Not everyone died instantly, according to CNN. The people who died were receiving CPR with their costumes ripped off. People tried to let medics race to the situation, yet most weren’t able to reach the injured because of the volume of the crowd.

South Korea held a mourning period for the now-named ‘Itaewon Tragedy’ until November 5th. Public offices and institutions flew their flags at half-staff during this time, and many people wore black ribbons as a symbol of mourning for the victims. In the district, there remains a building with costumes, shoes, bags, and other personnel of the deceased for their families to pick up. The building has been overflowing with families, mourners, and hundreds of items from the deceased.

South Korean first responders rush to the site where the injured and deceased lay. (Reuters)

K-Pop boy group ATEEZ, at their latest live performance, also wore black ribbons in solidarity. Many other K-Pop idols and companies alike have postponed or canceled their music releases and activities because of the recent tragedies in Itaewon. 

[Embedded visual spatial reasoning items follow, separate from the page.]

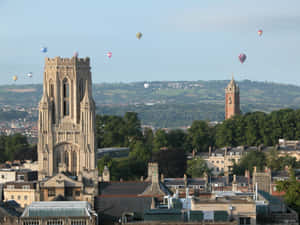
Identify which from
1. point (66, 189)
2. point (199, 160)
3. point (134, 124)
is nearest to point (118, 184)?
point (66, 189)

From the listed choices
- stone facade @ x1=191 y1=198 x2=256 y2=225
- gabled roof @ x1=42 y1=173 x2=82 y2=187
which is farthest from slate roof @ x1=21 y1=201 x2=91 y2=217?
gabled roof @ x1=42 y1=173 x2=82 y2=187

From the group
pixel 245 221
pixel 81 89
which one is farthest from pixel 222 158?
Answer: pixel 245 221

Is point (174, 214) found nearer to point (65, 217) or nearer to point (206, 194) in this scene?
point (65, 217)

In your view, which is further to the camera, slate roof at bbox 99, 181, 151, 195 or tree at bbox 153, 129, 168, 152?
tree at bbox 153, 129, 168, 152

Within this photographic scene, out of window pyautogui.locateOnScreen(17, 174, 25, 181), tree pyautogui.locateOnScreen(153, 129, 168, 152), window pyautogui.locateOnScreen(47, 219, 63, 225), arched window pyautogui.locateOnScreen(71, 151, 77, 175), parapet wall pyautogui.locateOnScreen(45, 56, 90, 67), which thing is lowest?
window pyautogui.locateOnScreen(47, 219, 63, 225)

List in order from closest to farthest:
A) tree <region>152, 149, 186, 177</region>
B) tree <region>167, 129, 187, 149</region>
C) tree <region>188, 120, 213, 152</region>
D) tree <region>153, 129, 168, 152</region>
→ tree <region>152, 149, 186, 177</region>, tree <region>153, 129, 168, 152</region>, tree <region>167, 129, 187, 149</region>, tree <region>188, 120, 213, 152</region>

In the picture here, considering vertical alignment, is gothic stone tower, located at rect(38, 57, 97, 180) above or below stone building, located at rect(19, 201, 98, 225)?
above

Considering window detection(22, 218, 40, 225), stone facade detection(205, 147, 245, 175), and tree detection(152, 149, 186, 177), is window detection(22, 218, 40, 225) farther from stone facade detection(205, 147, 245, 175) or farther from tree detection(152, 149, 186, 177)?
stone facade detection(205, 147, 245, 175)
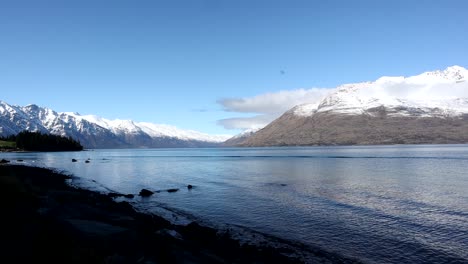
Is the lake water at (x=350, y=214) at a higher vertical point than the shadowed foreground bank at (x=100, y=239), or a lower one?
lower

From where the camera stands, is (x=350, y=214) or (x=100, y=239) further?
(x=350, y=214)

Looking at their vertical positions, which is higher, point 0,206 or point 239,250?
point 0,206

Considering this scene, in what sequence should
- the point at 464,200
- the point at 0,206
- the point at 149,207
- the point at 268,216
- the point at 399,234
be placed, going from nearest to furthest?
1. the point at 0,206
2. the point at 399,234
3. the point at 268,216
4. the point at 149,207
5. the point at 464,200

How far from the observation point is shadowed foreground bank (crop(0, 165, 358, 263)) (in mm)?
17078

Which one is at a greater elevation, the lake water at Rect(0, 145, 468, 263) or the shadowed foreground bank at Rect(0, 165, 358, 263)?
the shadowed foreground bank at Rect(0, 165, 358, 263)

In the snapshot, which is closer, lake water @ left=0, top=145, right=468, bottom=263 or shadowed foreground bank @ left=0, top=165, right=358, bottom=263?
shadowed foreground bank @ left=0, top=165, right=358, bottom=263

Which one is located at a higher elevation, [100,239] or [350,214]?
[100,239]

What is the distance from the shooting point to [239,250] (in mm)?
25062

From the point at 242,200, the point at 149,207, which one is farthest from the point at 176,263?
the point at 242,200

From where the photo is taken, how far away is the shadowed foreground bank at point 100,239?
17.1 metres

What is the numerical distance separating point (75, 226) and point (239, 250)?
12.4 m

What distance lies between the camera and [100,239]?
2264 centimetres

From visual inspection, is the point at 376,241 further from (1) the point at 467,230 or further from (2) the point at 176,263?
(2) the point at 176,263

The Itaewon Tragedy has been one of the worst disasters seen in South Korea, and the world’s worst crowd crush in decades according to Reuters. The crowd was ten times larger than any other holiday celebration in Itaewon. The celebration had already been marked with warnings about the dangers that would come with the influx of people before it even started, yet the lack of crowd control was astonishing (CNN). People were locked up in bars and separate buildings due to the government issuing that anyone in the area should stay indoors until the surge had calmed down. The crush continued for hours, with people falling down the hilly streets like dominoes.

Compressive asphyxia takes place when external compression constricts the lungs and bars oxygen from entering the body (Lippincott). This is how the people at Itaewon, Astroworld, and other crowd crushes die. These crushes occur at dead ends, locked doors in tight spaces, etc. Crowd crushes are unpredictable but can be prevented. 

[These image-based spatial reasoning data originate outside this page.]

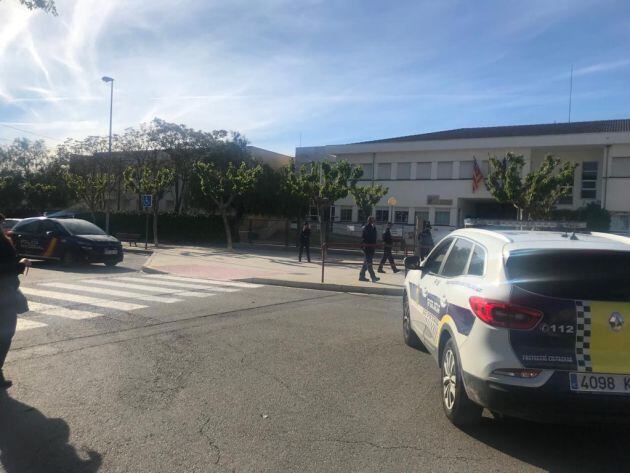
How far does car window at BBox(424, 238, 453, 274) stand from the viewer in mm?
5871

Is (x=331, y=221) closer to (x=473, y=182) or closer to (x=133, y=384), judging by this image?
(x=473, y=182)

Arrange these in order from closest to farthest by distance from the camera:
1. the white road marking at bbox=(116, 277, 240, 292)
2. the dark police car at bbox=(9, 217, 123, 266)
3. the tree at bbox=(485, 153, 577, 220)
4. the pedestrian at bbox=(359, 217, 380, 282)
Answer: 1. the white road marking at bbox=(116, 277, 240, 292)
2. the pedestrian at bbox=(359, 217, 380, 282)
3. the dark police car at bbox=(9, 217, 123, 266)
4. the tree at bbox=(485, 153, 577, 220)

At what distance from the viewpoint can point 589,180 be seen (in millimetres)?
35750

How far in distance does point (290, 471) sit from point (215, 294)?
26.9 ft

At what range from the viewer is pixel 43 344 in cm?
659

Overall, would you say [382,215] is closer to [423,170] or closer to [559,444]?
[423,170]

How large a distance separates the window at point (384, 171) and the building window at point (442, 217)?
4.80 meters

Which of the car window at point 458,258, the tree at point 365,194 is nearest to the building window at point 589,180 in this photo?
the tree at point 365,194

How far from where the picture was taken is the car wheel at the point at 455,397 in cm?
412

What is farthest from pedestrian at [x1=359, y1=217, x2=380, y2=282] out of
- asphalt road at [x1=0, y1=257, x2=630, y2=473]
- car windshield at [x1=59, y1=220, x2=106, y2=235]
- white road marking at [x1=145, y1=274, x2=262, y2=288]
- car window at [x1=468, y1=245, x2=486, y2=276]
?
car window at [x1=468, y1=245, x2=486, y2=276]

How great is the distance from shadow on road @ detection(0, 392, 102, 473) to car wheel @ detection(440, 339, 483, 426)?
2630 millimetres

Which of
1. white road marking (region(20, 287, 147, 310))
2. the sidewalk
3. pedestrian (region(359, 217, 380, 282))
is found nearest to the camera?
white road marking (region(20, 287, 147, 310))

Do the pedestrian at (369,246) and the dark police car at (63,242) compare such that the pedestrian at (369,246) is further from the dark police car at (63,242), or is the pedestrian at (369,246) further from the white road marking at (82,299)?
the dark police car at (63,242)

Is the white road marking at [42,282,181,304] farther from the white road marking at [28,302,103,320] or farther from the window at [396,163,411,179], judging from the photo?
the window at [396,163,411,179]
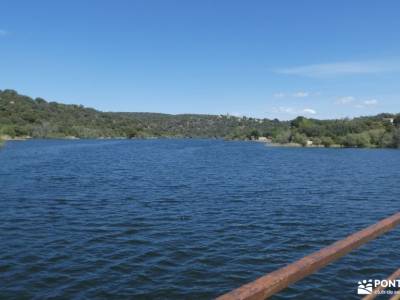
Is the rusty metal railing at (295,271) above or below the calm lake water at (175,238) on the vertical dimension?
above

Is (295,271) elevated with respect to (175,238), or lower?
elevated

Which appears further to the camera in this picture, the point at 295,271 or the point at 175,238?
the point at 175,238

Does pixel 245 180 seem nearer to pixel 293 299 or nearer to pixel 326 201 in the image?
pixel 326 201

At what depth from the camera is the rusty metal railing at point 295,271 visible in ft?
9.75

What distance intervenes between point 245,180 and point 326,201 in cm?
1713

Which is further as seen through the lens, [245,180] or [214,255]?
[245,180]

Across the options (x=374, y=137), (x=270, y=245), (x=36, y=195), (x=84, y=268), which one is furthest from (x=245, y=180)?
(x=374, y=137)

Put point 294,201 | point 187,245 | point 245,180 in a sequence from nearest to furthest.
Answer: point 187,245
point 294,201
point 245,180

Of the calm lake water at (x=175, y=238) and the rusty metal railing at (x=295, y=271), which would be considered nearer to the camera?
the rusty metal railing at (x=295, y=271)

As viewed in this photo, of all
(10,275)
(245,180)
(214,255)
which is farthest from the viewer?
(245,180)

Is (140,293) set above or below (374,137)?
below

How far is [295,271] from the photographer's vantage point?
11.3 ft

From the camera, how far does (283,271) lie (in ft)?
11.2

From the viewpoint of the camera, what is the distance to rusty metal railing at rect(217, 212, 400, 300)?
9.75 ft
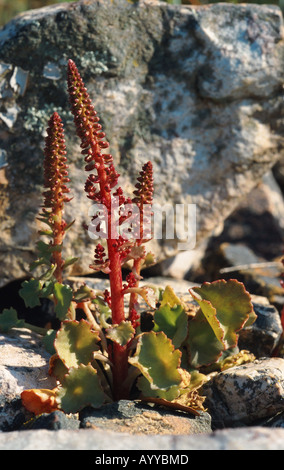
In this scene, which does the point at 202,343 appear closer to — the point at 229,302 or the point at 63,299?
the point at 229,302

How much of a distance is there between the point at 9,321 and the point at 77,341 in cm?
Answer: 63

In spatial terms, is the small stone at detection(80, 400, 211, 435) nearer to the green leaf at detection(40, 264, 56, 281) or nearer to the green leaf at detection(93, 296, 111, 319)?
the green leaf at detection(93, 296, 111, 319)

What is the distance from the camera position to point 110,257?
3.23 m

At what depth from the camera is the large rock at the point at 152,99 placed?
432 centimetres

A man grieves near the scene where over 156 deaths occurred in Itaewon. (Reuters)

First, crowd control is a must. Police officers or military personnel should be available at these events to help with crowd control. 

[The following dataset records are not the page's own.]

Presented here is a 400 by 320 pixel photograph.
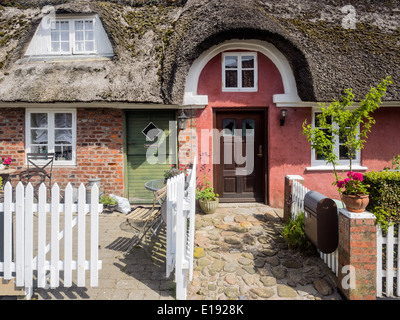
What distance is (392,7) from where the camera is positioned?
6.54 meters

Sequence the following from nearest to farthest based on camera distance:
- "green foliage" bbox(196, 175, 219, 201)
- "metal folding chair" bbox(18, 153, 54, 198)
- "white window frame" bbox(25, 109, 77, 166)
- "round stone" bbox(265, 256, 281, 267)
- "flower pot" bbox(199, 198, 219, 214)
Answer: "round stone" bbox(265, 256, 281, 267) < "flower pot" bbox(199, 198, 219, 214) < "green foliage" bbox(196, 175, 219, 201) < "metal folding chair" bbox(18, 153, 54, 198) < "white window frame" bbox(25, 109, 77, 166)

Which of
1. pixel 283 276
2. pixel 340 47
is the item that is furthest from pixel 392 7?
pixel 283 276

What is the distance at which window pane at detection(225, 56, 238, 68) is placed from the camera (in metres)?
5.96

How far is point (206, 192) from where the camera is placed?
5574mm

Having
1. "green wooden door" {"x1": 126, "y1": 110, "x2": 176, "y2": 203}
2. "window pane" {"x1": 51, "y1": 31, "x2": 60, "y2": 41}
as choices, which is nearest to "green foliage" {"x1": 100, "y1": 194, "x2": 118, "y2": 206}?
"green wooden door" {"x1": 126, "y1": 110, "x2": 176, "y2": 203}

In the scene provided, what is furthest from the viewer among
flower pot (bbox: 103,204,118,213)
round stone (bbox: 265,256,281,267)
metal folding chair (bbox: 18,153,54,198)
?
metal folding chair (bbox: 18,153,54,198)

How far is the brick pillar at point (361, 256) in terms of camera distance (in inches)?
102

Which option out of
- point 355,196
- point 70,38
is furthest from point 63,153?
point 355,196

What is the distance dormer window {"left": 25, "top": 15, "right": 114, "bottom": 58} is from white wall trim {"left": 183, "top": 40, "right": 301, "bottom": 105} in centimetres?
218

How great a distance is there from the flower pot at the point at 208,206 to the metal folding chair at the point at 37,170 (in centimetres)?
368

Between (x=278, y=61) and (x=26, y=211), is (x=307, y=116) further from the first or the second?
(x=26, y=211)

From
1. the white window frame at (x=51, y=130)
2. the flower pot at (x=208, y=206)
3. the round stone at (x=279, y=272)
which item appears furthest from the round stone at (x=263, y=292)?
the white window frame at (x=51, y=130)

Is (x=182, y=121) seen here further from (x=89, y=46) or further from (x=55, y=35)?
(x=55, y=35)

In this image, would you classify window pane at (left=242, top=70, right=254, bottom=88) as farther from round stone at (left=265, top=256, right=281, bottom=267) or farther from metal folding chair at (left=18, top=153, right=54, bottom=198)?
metal folding chair at (left=18, top=153, right=54, bottom=198)
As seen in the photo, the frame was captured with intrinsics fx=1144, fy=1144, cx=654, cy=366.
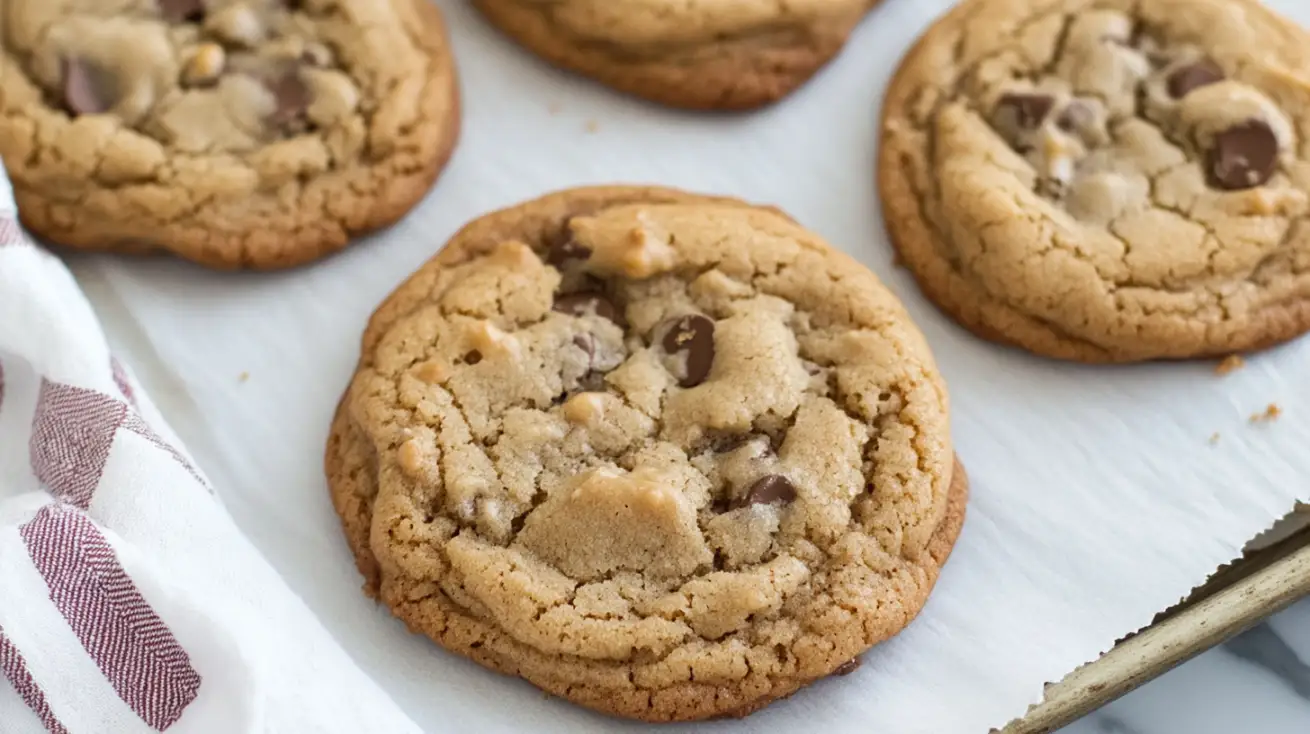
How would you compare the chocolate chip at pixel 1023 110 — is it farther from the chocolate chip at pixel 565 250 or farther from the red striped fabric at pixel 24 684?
the red striped fabric at pixel 24 684

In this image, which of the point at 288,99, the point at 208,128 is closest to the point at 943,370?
the point at 288,99

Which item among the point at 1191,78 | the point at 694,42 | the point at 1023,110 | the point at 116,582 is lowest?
the point at 116,582

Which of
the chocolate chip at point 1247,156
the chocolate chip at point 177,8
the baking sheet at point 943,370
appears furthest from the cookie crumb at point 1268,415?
the chocolate chip at point 177,8

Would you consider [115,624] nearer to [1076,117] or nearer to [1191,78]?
[1076,117]

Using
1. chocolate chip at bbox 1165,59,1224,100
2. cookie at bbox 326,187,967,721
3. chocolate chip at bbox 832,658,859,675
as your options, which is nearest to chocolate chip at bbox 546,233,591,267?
cookie at bbox 326,187,967,721

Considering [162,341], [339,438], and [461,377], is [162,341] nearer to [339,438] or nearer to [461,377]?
[339,438]

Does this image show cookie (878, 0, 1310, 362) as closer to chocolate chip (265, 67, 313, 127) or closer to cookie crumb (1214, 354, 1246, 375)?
cookie crumb (1214, 354, 1246, 375)
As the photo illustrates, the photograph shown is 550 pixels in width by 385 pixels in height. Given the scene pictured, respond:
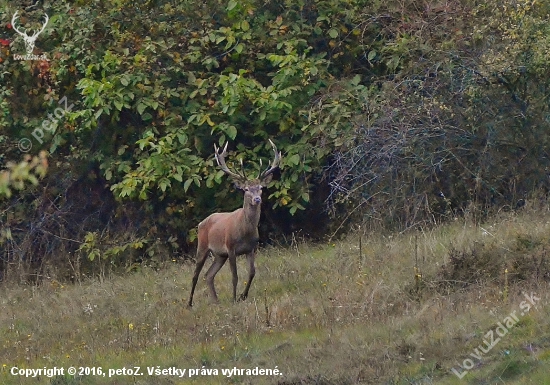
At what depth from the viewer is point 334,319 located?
38.9 ft

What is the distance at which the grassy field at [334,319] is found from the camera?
1020cm

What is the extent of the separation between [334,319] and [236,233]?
7.39 feet

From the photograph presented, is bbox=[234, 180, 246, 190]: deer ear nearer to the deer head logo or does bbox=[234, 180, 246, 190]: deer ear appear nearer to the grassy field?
the grassy field

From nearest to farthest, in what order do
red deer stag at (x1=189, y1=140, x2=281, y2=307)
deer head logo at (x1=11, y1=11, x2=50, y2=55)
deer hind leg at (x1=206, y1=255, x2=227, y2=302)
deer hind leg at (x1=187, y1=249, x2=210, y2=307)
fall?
red deer stag at (x1=189, y1=140, x2=281, y2=307), deer hind leg at (x1=187, y1=249, x2=210, y2=307), deer hind leg at (x1=206, y1=255, x2=227, y2=302), deer head logo at (x1=11, y1=11, x2=50, y2=55)

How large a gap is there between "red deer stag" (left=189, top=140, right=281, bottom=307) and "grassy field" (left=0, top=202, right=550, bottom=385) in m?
0.40

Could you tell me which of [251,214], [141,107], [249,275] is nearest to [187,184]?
[141,107]

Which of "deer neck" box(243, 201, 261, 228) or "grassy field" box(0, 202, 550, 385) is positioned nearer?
"grassy field" box(0, 202, 550, 385)

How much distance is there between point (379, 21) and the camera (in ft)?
57.8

While outside resources can help with making these events safer, sometimes, it lies in the hands of the individual. If in a situation where you’re stuck between four people on all sides, or forcefully pushed up against other people, you’re in the middle of a crowd crush and need to get out. Crowd crushes are fluid. They don’t disperse, they move in one direction, like being rocked around on a boat at sea. Once in a crowd crush, there are very few opportunities to escape. If the crowd starts to move, then that is another sign that you need to get out. If you find yourself stuck in a crowd crush with no way out, then you must keep moving (theConversation). Don’t push forward or backward, just keep walking until you find a way out. 

These are the steps people need to take in order to stay safe and to keep situations like what happened in Itaewon from happening. Even one person’s knowledge can save many lives and could prevent crushes like the one in Itaewon.